6. Anticipate the News
Many pairs (two stocks including one long, one short, or both correlated) rise or fall sharply in the wake of scheduled economic news releases.
Often the price will move in both directions, sharply and quickly before picking a sustained direction. It means that you are just as likely to be in a big losing trade within seconds of the news release as you are to be in a winning trade.
Another problem is when the spread between the bid and ask price is often much bigger than usual. Instead of anticipating the direction that news will take the market, have a strategy will get you into a trade after the news release.
Without all the unknown risks, you can profit from the volatility. One of the approaches is the non-farm payrolls forex strategy.
7. Choose the Wrong Broker
Depositing money with a forex broker is the biggest trade you will make. Unless you have poor management in financial or an outright trading scam, you could lose all your money.
Before you choose the broker, make sure you consider these five-step processes.
First, you should go through when deciding on which broker to use. Second, you should consider what you want to accomplish. Thirdly, consider what a broker offers. Fourth, use reliable sources for broker referrals. Lastly, test the broker using small trades at first and don’t accept offers of bonuses with their services.
8. Take Multiple Trades that are Correlated
Diversification is a strategy that depends on your knowledge, experience, and what you are trading.
If you see a similar trade setup in multiple forex pairs, there is a good chance those pairs are correlated. That is why you are seeing the same setup in each one.
When pairs are correlated, they move together. It means you will probably win or lose on all those trades. Otherwise, you have multiplied your loss by the number of trades you made.
9. Trade Based on Fundamental or Economic Data
Fundamentals have absolutely nothing to do with short-term price movements—using fundamental analysis causes you to focus on the wrong concepts and form biases.

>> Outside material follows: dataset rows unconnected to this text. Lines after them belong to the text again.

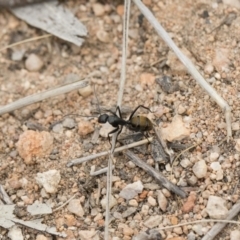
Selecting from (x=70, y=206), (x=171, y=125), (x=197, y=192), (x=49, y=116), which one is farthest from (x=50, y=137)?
(x=197, y=192)

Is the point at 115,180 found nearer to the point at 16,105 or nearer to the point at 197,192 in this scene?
the point at 197,192

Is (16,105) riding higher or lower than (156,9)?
lower

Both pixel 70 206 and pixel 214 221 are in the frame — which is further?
pixel 70 206

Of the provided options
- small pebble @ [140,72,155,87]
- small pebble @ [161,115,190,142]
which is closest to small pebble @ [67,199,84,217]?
small pebble @ [161,115,190,142]

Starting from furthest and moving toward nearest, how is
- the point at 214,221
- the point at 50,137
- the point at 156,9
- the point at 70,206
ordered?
the point at 156,9, the point at 50,137, the point at 70,206, the point at 214,221

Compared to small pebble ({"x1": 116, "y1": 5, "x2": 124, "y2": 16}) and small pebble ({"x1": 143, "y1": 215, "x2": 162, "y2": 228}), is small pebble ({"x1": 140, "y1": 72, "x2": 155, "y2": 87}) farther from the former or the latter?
small pebble ({"x1": 143, "y1": 215, "x2": 162, "y2": 228})

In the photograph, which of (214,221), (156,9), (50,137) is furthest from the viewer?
(156,9)

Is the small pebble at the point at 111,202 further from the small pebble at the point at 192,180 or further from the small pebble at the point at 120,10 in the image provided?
the small pebble at the point at 120,10
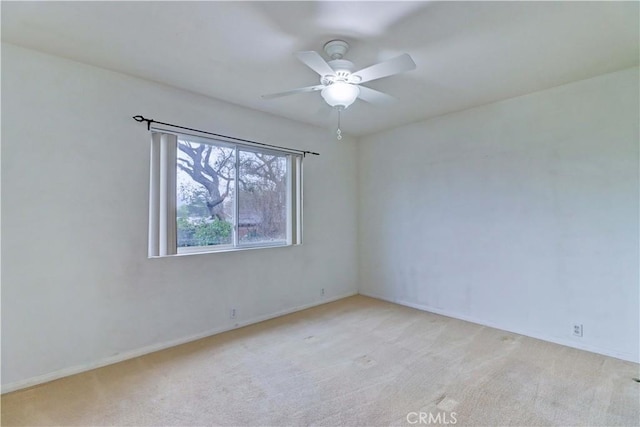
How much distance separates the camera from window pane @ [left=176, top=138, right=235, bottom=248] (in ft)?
10.3

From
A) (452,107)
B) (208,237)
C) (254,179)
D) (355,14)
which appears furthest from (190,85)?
(452,107)

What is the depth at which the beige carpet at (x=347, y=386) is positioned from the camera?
195cm

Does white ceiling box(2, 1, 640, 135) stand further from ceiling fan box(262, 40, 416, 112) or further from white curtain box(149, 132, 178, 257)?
white curtain box(149, 132, 178, 257)

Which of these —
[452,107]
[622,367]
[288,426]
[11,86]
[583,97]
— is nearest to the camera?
[288,426]

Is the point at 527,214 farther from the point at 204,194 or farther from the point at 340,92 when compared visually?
the point at 204,194

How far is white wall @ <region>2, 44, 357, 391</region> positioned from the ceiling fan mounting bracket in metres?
1.61

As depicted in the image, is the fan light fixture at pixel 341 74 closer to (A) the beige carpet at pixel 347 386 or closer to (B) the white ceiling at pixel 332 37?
(B) the white ceiling at pixel 332 37

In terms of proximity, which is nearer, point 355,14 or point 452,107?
point 355,14

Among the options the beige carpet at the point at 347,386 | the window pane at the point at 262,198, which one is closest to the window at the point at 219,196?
the window pane at the point at 262,198

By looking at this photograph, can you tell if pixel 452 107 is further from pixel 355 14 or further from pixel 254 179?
pixel 254 179

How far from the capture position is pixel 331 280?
181 inches

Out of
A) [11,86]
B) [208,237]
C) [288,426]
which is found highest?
[11,86]

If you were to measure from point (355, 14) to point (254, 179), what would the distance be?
223cm

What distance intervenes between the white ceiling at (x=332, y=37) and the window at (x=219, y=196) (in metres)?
0.70
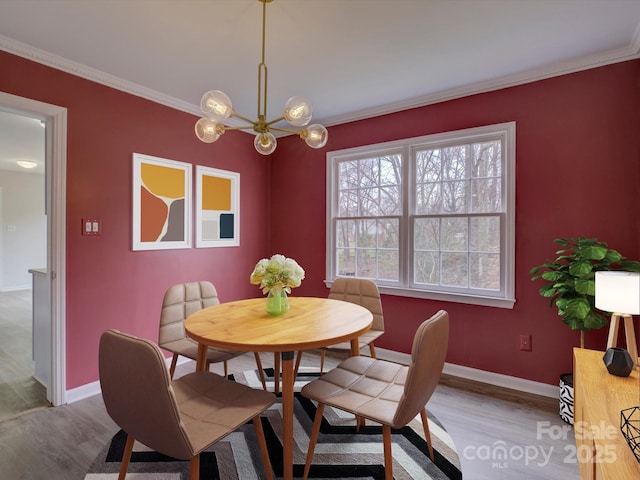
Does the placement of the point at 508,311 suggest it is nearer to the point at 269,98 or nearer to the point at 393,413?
the point at 393,413

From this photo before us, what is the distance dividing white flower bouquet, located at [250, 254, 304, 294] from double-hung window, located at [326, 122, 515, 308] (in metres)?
1.60

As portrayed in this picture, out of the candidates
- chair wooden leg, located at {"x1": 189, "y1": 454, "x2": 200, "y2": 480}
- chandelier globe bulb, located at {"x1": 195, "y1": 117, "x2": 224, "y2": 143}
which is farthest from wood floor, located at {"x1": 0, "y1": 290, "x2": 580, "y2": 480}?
chandelier globe bulb, located at {"x1": 195, "y1": 117, "x2": 224, "y2": 143}

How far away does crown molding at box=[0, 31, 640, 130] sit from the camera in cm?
226

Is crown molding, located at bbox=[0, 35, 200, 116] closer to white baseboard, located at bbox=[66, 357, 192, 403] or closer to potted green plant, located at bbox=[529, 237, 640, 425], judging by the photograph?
white baseboard, located at bbox=[66, 357, 192, 403]

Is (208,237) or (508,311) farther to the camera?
(208,237)

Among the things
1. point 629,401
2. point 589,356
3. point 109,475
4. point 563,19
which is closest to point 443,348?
point 629,401

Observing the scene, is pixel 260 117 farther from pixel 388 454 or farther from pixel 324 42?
pixel 388 454

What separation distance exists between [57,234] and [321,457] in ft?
7.94

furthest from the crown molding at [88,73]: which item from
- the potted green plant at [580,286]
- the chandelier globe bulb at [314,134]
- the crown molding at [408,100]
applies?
the potted green plant at [580,286]

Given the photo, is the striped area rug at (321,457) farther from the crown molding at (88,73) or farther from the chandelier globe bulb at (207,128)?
the crown molding at (88,73)

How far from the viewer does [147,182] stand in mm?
3008

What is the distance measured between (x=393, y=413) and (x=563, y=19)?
2.45m

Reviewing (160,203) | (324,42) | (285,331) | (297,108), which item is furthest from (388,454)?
(160,203)

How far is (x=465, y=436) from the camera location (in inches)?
82.1
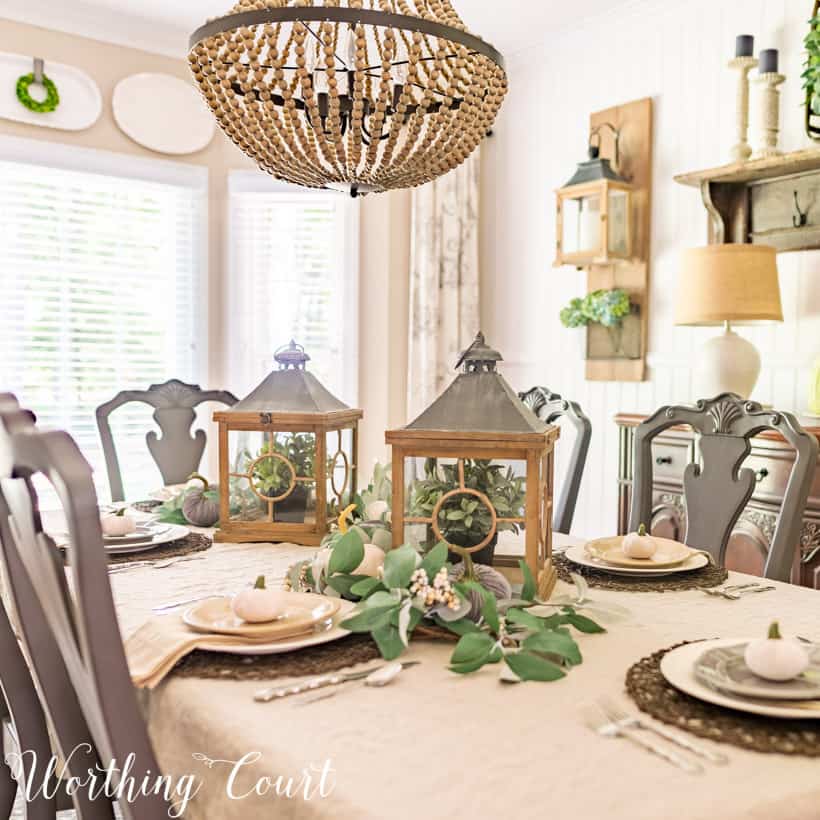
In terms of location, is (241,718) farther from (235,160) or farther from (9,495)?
(235,160)

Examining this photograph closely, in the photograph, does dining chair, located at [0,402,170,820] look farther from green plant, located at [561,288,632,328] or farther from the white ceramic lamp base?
green plant, located at [561,288,632,328]

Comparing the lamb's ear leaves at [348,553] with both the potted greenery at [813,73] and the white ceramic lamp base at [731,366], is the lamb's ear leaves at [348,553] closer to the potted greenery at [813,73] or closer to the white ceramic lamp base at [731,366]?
the white ceramic lamp base at [731,366]

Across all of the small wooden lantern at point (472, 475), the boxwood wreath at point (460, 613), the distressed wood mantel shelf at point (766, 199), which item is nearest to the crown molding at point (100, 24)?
the distressed wood mantel shelf at point (766, 199)

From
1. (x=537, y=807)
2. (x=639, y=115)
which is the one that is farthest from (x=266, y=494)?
(x=639, y=115)

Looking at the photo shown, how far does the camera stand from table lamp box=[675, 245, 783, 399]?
2832 millimetres

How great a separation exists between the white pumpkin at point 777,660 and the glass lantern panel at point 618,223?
2.79 metres

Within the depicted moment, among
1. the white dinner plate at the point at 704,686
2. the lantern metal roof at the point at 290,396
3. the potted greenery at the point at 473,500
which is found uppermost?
the lantern metal roof at the point at 290,396

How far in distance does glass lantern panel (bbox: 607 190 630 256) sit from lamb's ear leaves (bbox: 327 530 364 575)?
2.59m

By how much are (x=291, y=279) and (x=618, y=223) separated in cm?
153

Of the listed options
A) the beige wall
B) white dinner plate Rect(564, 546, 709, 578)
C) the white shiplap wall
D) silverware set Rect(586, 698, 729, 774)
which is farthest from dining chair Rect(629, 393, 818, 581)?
the beige wall

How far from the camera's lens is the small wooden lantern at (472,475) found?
1345 millimetres

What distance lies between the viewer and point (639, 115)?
3656 millimetres

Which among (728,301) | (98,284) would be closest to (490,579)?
(728,301)

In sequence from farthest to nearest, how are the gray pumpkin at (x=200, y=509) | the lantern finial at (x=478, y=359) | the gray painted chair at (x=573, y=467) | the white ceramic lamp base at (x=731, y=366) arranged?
1. the white ceramic lamp base at (x=731, y=366)
2. the gray painted chair at (x=573, y=467)
3. the gray pumpkin at (x=200, y=509)
4. the lantern finial at (x=478, y=359)
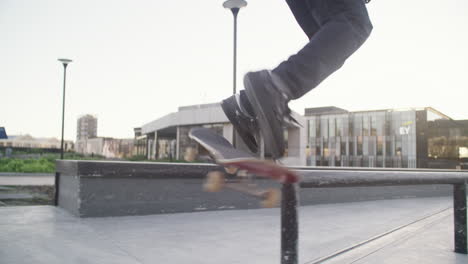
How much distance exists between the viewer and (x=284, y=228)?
1058 mm

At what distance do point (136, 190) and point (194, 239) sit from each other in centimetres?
166

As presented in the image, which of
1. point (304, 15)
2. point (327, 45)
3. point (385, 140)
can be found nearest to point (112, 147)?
point (385, 140)

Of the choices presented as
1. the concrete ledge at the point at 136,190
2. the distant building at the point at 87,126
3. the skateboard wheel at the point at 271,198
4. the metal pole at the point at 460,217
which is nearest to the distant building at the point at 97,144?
the distant building at the point at 87,126

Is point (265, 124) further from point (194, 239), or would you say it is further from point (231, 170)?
point (194, 239)

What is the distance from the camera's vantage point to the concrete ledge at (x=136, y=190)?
3.78 meters

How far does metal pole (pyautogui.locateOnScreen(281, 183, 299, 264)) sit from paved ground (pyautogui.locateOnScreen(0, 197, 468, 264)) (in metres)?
1.16

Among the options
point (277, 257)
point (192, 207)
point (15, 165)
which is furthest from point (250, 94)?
point (15, 165)

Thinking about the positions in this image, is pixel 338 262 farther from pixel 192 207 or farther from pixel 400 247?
pixel 192 207

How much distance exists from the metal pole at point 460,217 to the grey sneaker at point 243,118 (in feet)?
6.18

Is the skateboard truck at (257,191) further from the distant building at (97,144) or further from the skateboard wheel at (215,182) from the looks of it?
the distant building at (97,144)

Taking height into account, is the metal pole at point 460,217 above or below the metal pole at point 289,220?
below

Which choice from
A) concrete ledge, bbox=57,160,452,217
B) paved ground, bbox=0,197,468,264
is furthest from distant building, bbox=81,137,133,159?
paved ground, bbox=0,197,468,264

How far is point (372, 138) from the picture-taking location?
5934cm

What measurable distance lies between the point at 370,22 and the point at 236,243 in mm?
2248
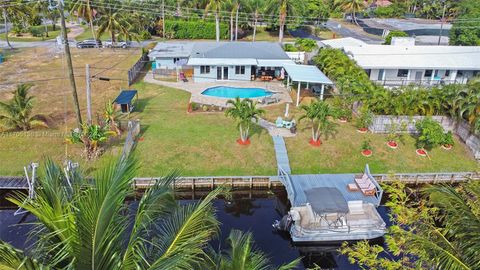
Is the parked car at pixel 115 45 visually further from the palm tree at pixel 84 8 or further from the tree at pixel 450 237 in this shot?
the tree at pixel 450 237

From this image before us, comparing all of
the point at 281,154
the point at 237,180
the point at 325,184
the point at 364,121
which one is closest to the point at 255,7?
the point at 364,121

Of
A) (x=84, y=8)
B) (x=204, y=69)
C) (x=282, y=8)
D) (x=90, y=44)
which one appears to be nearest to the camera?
(x=204, y=69)

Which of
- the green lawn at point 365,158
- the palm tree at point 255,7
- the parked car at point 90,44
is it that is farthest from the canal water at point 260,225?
the palm tree at point 255,7

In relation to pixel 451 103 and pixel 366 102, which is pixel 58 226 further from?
pixel 451 103

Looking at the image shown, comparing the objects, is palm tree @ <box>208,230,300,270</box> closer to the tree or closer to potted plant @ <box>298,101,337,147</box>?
the tree

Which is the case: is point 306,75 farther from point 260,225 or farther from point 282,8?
point 282,8
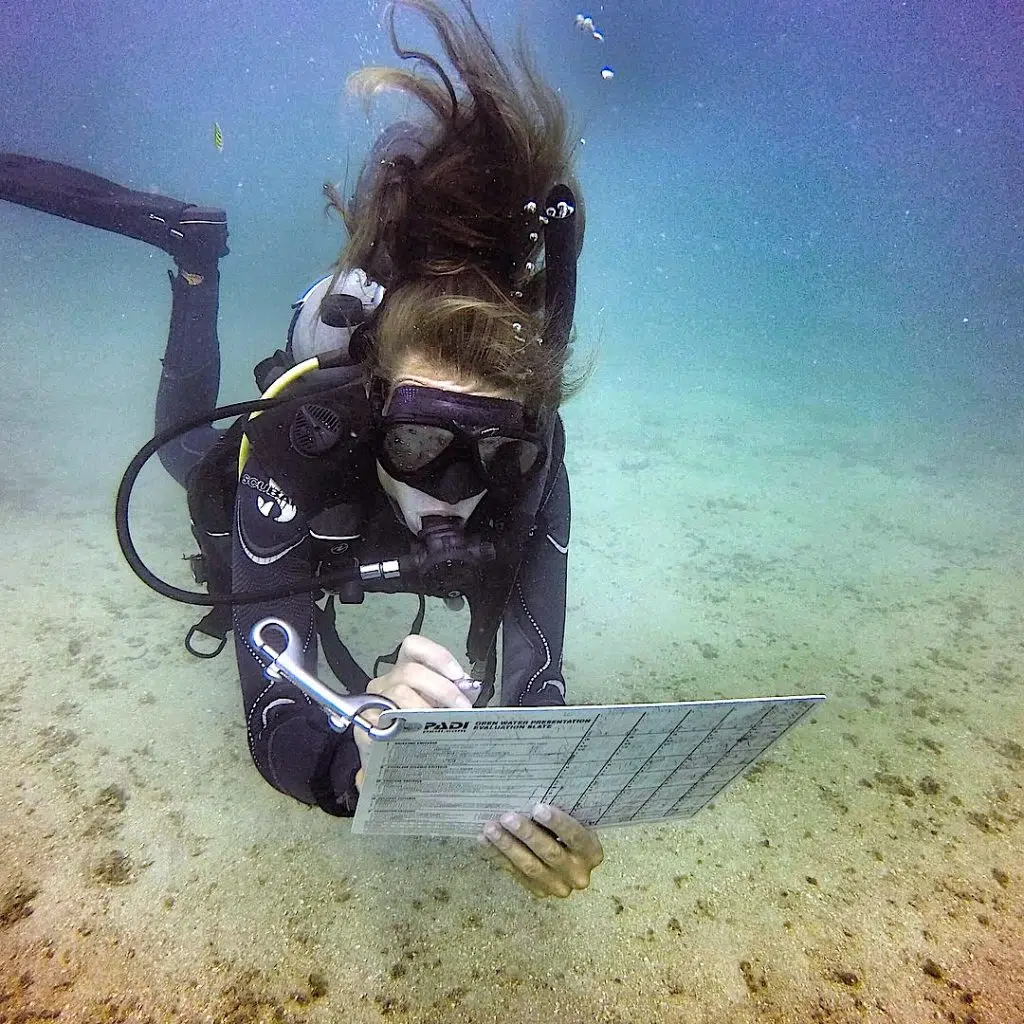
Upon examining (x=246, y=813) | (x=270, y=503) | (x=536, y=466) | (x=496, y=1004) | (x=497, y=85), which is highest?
(x=497, y=85)

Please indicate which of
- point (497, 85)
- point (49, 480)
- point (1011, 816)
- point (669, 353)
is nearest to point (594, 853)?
point (1011, 816)

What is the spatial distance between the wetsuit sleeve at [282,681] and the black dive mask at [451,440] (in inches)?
17.5

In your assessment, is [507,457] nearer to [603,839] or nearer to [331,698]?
[331,698]

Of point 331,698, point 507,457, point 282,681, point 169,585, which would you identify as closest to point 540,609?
point 507,457

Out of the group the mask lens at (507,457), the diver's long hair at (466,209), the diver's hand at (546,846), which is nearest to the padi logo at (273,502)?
the diver's long hair at (466,209)

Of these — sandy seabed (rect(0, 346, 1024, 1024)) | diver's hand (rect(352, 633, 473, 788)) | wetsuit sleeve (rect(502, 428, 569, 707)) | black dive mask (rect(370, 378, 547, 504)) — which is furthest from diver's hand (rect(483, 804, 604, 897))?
black dive mask (rect(370, 378, 547, 504))

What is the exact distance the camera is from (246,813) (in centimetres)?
240

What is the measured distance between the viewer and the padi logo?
82.7 inches

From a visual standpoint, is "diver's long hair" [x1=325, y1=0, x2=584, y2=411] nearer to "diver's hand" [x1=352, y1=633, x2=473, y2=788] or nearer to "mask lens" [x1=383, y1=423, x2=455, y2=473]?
"mask lens" [x1=383, y1=423, x2=455, y2=473]

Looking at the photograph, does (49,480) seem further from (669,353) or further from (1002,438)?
(669,353)

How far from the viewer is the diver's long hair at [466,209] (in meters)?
1.93

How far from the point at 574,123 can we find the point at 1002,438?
11.8 meters

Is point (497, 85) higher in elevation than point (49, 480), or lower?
higher

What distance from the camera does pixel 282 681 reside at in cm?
199
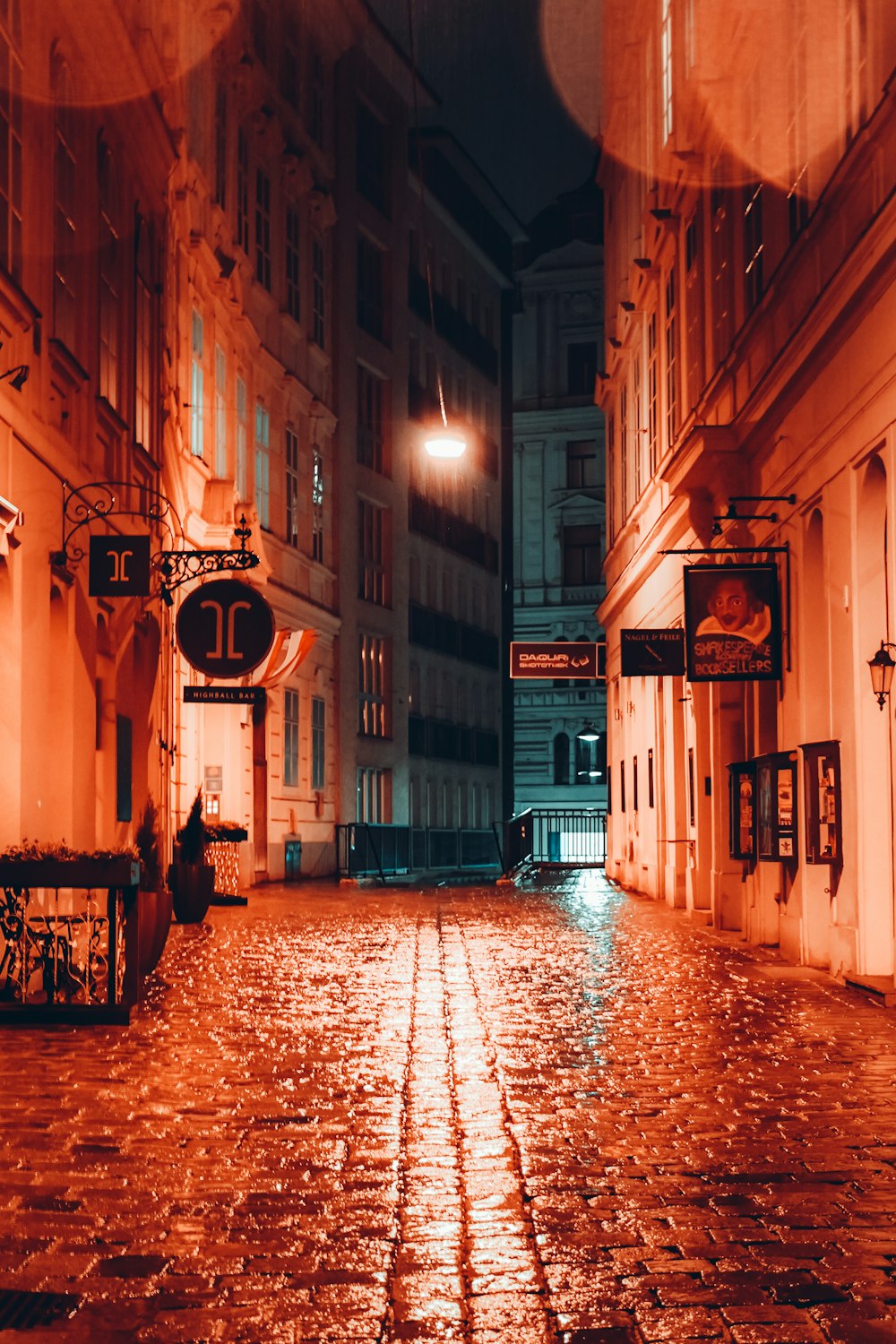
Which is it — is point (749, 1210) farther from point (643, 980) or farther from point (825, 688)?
point (825, 688)

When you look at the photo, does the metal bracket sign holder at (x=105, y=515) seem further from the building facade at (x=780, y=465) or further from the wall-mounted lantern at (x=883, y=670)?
the wall-mounted lantern at (x=883, y=670)

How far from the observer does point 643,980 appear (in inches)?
520

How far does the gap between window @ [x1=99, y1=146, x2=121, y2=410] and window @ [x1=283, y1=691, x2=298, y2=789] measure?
594 inches

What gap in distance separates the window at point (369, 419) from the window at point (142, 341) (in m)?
19.2

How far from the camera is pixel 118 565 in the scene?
1609 centimetres

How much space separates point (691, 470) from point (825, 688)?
3993 millimetres

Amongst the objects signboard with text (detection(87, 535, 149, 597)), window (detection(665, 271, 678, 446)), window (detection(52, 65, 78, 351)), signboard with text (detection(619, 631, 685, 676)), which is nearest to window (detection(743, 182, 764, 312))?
signboard with text (detection(619, 631, 685, 676))

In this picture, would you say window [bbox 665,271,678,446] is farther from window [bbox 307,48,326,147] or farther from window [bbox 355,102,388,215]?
window [bbox 355,102,388,215]

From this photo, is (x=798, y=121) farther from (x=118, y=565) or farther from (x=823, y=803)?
(x=118, y=565)

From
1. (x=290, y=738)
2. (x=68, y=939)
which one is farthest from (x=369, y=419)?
(x=68, y=939)

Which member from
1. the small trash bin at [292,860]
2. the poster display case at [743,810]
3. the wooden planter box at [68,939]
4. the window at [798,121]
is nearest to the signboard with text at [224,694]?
the poster display case at [743,810]

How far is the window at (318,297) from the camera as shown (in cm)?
3691

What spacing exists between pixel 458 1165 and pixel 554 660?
22062 millimetres

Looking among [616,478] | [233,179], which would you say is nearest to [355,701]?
[616,478]
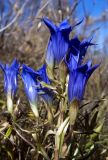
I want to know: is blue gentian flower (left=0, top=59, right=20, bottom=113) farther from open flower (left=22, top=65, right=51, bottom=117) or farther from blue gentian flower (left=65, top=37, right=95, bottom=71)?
blue gentian flower (left=65, top=37, right=95, bottom=71)

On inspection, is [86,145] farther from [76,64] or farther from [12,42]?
[12,42]

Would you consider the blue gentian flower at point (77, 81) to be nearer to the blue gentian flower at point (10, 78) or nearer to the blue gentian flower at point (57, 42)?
the blue gentian flower at point (57, 42)

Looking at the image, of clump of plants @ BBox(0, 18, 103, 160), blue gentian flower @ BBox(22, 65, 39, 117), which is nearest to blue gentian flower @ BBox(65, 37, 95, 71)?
clump of plants @ BBox(0, 18, 103, 160)

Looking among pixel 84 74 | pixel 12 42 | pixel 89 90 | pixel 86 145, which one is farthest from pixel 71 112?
pixel 12 42

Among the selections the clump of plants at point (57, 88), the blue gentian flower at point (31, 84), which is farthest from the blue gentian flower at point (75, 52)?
the blue gentian flower at point (31, 84)

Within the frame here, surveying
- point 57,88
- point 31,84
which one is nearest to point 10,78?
point 31,84

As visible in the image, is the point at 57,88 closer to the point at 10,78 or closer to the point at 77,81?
the point at 77,81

Any long-term biases can only cause you to deviate from your trading plan. Your trading plan and the strategies it contains are your guide in the market and prevent you from taking unnecessary risks, or gambling.
10. Trading Without a Plan
If you don’t have a trading plan, you are taking unnecessary gambles. Create a trading plan and test it for profitability in a demo account or simulator before trying it with real money.
Your plan should outline your risk management rules and should outline exactly how you will enter and exit trades for both winning and losing trades.